Eczema: A Comprehensive Overview of Atopic Dermatitis and Treatments

What is Eczema?

Atopic Dermatitis (AD), more colloquially known as Eczema, is a skin condition characterized as “an itch that leaves a rash behind”, commonly leaving the skin red, blotchy, flaking, dry, and itchy. 15-30% of children and 2-10% of adults experience some degree of AD, with 60% of cases developing within the first year of life. AD most commonly localizes to the flexural surfaces of the skin (elbow-crease, knee-pits, hands, and other places that bend on itself or have frequent movement). While not life threatening, moderate-to-severe or chronic cases of AD can significantly impede sleep, increase irritability, and remarkably impact the social life, work life, and general quality of life. [1][2]

What Causes Eczema?

Itch itself is a sensation that is currently the subject of scientific study. There are many different types of itch, with many different pathophysiologies and mechanisms and can be produced by mechanical, heat, chemical, or electrical stimuli. The most common type of pruritoceptive itch, which is roughly described as “itch borne from skin damage and inflammation”. Evolutionarily, this type of itch was developed to protect against parasites that latch onto the skin, with itching as a mechanism to dislodge and remove the parasites. In modern times, most people experience itch in response to mosquito bites, poison ivy, or other skin irritations. As such, the itching sensation usually subsides when the wound heals and the source of inflammation clears out. However, those with AD tend to experience skin damage and inflammation without the acute injury. Continued itching and scratching creates more areas of inflammation and skin damage, creating an endless feedback loop of itching and inflammation. The seemingly spontaneous itchiness and inflammation is what makes eczema so persistent. [1][2][3][4][5]

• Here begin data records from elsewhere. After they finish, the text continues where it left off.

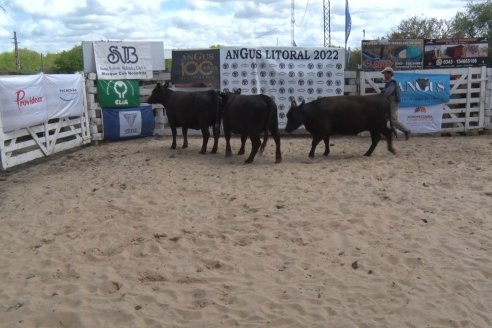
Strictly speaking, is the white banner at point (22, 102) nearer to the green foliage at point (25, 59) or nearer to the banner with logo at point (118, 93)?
the banner with logo at point (118, 93)

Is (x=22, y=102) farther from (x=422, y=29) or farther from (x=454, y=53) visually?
(x=422, y=29)

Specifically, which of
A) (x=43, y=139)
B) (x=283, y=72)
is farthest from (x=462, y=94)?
(x=43, y=139)

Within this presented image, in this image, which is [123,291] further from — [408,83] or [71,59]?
[71,59]

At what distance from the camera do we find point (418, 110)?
13.8 meters

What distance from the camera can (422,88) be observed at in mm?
13695

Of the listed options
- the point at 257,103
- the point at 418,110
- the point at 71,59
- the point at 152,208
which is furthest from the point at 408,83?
the point at 71,59

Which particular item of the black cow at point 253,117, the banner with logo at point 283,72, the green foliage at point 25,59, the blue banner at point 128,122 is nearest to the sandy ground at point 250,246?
the black cow at point 253,117

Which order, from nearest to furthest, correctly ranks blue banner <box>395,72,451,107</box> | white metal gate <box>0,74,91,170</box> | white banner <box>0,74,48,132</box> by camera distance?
white banner <box>0,74,48,132</box>, white metal gate <box>0,74,91,170</box>, blue banner <box>395,72,451,107</box>

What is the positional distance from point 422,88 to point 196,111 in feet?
20.4

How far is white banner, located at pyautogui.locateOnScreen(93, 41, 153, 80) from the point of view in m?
13.1

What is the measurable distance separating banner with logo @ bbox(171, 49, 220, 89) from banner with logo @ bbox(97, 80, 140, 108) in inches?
44.2

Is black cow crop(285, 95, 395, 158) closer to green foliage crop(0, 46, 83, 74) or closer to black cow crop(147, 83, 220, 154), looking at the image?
black cow crop(147, 83, 220, 154)

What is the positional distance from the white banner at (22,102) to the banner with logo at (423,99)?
27.9ft

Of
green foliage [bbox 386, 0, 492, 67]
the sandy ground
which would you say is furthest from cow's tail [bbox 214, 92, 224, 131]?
green foliage [bbox 386, 0, 492, 67]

Because there are many different things that can cause inflammation, there is no one single etiologic source of AD. A litany of genetic and environmental factors all influence each other, and affect skin damage, skin inflammation, and subsequent itch, leading to the wide variation of eczematous presentation. Ordinarily, your body uses the immune system to fight against potentially dangerous foreign entities like bacteria or viruses, and react differently with each organ system. For example, the immune system localizes to the lungs during an influenza infection. During a skin barrier disruption, such as a cut or wound, the immune system produces heat, swelling, and inflammation to the exposed area to fight against potential infection. While good against harmful foreign entities, the immune system can over react to neutral foreign entities, creating unnecessary itchiness and inflammation, resulting in conditions such as AD (fun fact: the immune system mistakenly targeting good and beneficial entities is the basis of autoimmune diseases). [1][2][3][6][7]

Different genetic and environmental factors can affect the severity of the inflammatory immune response to the otherwise neutral stimuli. A genetic predisposition for impaired skin barrier can make the skin more likely to break and prompt endogenous inflammation, and general immune dysregulation can make the immune system more likely to induce inflammation with no real threat present. Additionally, different exogenous environmental triggers such as allergies, infections, exogenous physical stimuli, and emotional stress can irritate the skin and create inflammatory responses. These combined factors cause the immune system to overreact to neutral stimuli, leading to inflammation and eczematous outbreaks. [1][2][3][8][9]

Genetic Causes of Eczema

Genetic factors play a significant role in skin barrier production, inflammation, and subsequent eczematous onset and severity. Most cases of eczema begin with a genetic component that becomes exacerbated by other environmental factors. Additionally, affected individuals with eczema usually see their children also develop eczema at some point in their life. While acute environmental instances of inflammation like a mosquito bite can create temporary itchiness, environmental factors alone cannot develop into the persisting itchiness characteristic of AD without genetic predisposition.  [1][2][3][8][9]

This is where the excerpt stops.